The world changes according to the way people see it, and if you can alter, even by a millimeter, the way people look at reality, then you can change the world.
-James Baldwin (149: 1980)
The World Trade Organization protests that occurred in 1999 were a critical moment in progressive political history. The protests occurred years before the great world recession, but it was, in fact, something that the protestors had feared. The result of the “unchecked diffusion of international power” would do harm to the world. The 1999 WTO protests were also a wakeup call for artists around the world, who in the early ‘90’s began to feel the effects of the concept of “globalization” infuse even the art world. In 2004 as Oprah gave away cars at the commencement of her nineteenth season, David Hammons at the Dakar Biennale arranged (performed) a two-week sheep raffle in the middle of the busiest intersections of Dakar, giving away two sheep a day in a place where giving a resource really mattered. All the while, in the United States any art deemed “political” was forbidden funding by the NEA and other government funding agencies. The WTO rupture was a moment that sharpened artists’ tactics as to how to intervene. This special issue of the Journal of Poverty focuses on the topic of creative interventions and specifically how artists function as cultural workers to gain attention and, in some cases, influence policy toward poverty, inequality, human rights, and social justice. Because of its dedication to investigating policies of social concern and its international scope, the Journal of Poverty offers a particularly pertinent venue for this exploration of the intersection of art and social justice.
bell hooks wrote, “There must exist a paradigm, a practical model for social change that includes an understanding of ways to transform consciousness that are linked to efforts to transform structures” (118:1996). The Journal of Poverty is committed to the concerns of the poor, examining the global structures that enable poverty, and looking at ways to determine how to disrupt these structures. This issue explores the role of art as a disruptive influence in the existing structures that enable poverty. Beyond identifying the way art can act as a disruptive influence, our objective was also to show ways that art can influence social policy. Historically, decisions about policy rarely go to creative work. This issue explicates multifarious ways art disrupts the status quo, inspires new perspectives, and honors the traditional.
The interpretation of artist as cultural worker is broad, but for this issue we sought critical essays, profiles and artists’ statements that attended to work and artists that are consumed with (but not limited to) political interventions, community engagement, and accessibility– artists that forbid an “art for art sake” and explore art for the sake of instruction and movement toward political consciousness and social change. We were seeking art and artists whose aim is to influence contemporary policy against social injustice, poverty, disenfranchisement of people around the world. The five articles, three artist reflections, and multiple images in this issue all take place at the intersection of art and social change. For example, in the essay by Kohl-Arenas and her colleagues, we learn of the work of the Pan Valley Institute established in 1998 by the American Friends Service Committee has developed a community based arts festival, Tamejavi. We learn how this Tamejavi is more than just a festival for the multiethnic immigrant communities of central California; it also provides leadership skills, education, and tools for maintaining cultural roots, not to mention its role as a training ground for community activists. However, in the essay by González, Chavez and Englebrecht, we observe how through the discourses of the vernacular and Latinidad, a community of artists reclaim space in Toledo’s Old South End, thus encouraging a strong affirming community identity and agency. Ryan and Cummings take us to India for an exploration of how three NGOs are empowering women as they practice traditional embroidery. The contributions by Todorut and Goudouna are decidedly theatrical but in diverse ways. Where Todorut dramaturgically engages with the Croatian playwright Goren Ferčec to ponder the artist/intellectual as social activist, Goudouna reveals the power of a performance art group at the height of the recent Greece recession. The essays represent scholarship that is timely, current and provocative.

### EXERCISE TASK 1
From the introduction on art and poverty, echo the stretch from "The world changes" through "Baldwin (149: 1980)".
### EXERCISE TASK 2
List the surnames of all the essay contributors that the introduction on art and poverty names in its paragraph beginning "The interpretation of artist as cultural worker".
### EXERCISE TASK 3
Condense the paragraph of the introduction on art and poverty that begins "bell hooks wrote" into a shorter version that keeps its main facts.

### PROVIDED MATERIAL
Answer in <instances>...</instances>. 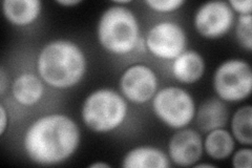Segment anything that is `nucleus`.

### COMPLETE OUTPUT 1
The world changes according to the way people see it, and if you can alter, even by a millimeter, the way people look at reality, then you can change the world.
-James Baldwin (149: 1980)

### COMPLETE OUTPUT 2
Kohl-Arenas
González
Chavez
Englebrecht
Ryan
Cummings
Todorut
Goudouna

### COMPLETE OUTPUT 3
bell hooks called for a practical model of social change that links transforming consciousness with transforming structures (118:1996). The Journal of Poverty examines the global structures that enable poverty and ways to disrupt them. This issue looks at art as a disruptive influence on those structures and also shows how art can influence social policy, a field where creative work rarely shapes decisions. It presents the many ways art disrupts the status quo, inspires new perspectives, and honors the traditional.